Chalgenius News | Vidya shines like tigress in Sherni

Like the displaced tigress of the title, the human protagonist of Sherni, a just transferred divisional forest officer, finds herself trapped. Not that she isn’t up to the task. However, in an alien, dead-end, male-dominated environment, being good at one’s job simply isn’t enough if you are a woman.
Vidya Balan is impressive in her role
DFO Vidya Vincent, played with impressive restraint by Vidya Balan, has to fight tooth and nail to save the female feline forced out of her natural habitat due to continuing deforestation and dried-up watering holes. Just as important, she is constantly at odds with entrenched patriarchy.
The tigers and bears pose a real threat to a village on the edge of a forest, but the wild animals are less dangerous than the men charged with sustaining the delicate balance between the fragile environment and a myopic development model driven by greed.

Man-animal conflict
Director Amit Masurkar (Sulemani Keeda, Newton), working with a screenplay by Aastha Tiku and dialogues penned by him and Yashasvi Mishra, renders a man-animal conflict drama as an understated, multi-layered, trenchant satire about the politics of gender and environmental conservation. Eschewing excess, Sherni does not growl and roar. It bites.
The supporting actors (Vijay Raaz, Neeraj Kabi, Sharat Saxena, Brijendra Kala, Mukul Chadda) bring to the proceedings a high level of authenticity. They are aided in part by a tertiary cast made up of faces that merge completely with the environs. With all the actors, known or unknown, professional or amateur, looking the parts they play, Sherni does not have to resort to cliched flummery to draw the audience into its beleaguered universe.
Admirable movie
The Amazon Original movie is lit and lensed admirably well by cinematographer Rakesh Haridas. He achieves visual fluidity and depth both in the interior scenes and the wide-angle exterior shots, many of which are staged in the still of the night bathed in darkness.
The tranquility of the forest is frequently shattered by men out to fish in troubled waters. Among them is an odiously pompous hunter (Sharat Saxena) – about the only character in the film who borders on the conventional – a smarmy MLA (Amar Singh Parihar) and a hostile former legislator (Satyakam Anand).
Sherni traverses across a range of social, economic, environmental and political issues with measured steps. Distressed villagers robbed of grazing grounds for their livestock, wild animals cornered and compelled to venture out of the forest, self-serving politicians haranguing each other and making tall promises they have no intention of keeping, and hopelessly compromised officials disinterested in, if not incapable of, stemming the tide.

Irate mob
An irate mob attacks a forest guard and sets a government vehicle ablaze after a villager is killed by a tiger.
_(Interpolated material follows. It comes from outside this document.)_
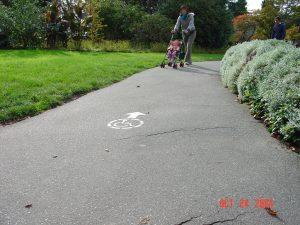 路面過度美化,造成行走障礙!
In another sequence, two groups of political workers clash violently in similar circumstances. These confrontations do not, however, define Sherni in its entirety. The film resists the temptation of staging super-charged run-ins between the forces of conservation and politically connected people who believe in taking the easy way out. It trots out steady driblets of information and makes each layer that it unpeels count.
Sherni plays out in a forest somewhere in central India, not far from where Masurkar’s critically lauded Newton was set. Like Newton, Sherni centres on an upright and earnest government official trying to find a foothold on slippery ground. Vidya Vincent faces numerous obstacles as she goes about doing her job. The tigress on the prowl, even as it takes a toll on human lives, isn’t, however, her biggest adversary.
If anything, Vidya feels an affinity with the uprooted tigress trying to make its way, along with two cubs, across an unfamiliar terrain to return to the safety of the forest. Decisions that the manipulated forest department makes endangers Vidya’s own well-being as well as that of the jungle and the wild animals.

Belief trumps evidence
You know exactly what Sherni is trying to convey (tangentially but tellingly) when a minister peremptorily tells Vidya Vincent that no “proof” that she gathers will override the “faith” of the people. The truth, he suggests, is immaterial, thereby admitting that we live in an era in which belief trumps evidence and manipulation of facts gets the better of diligent pursuit of probity.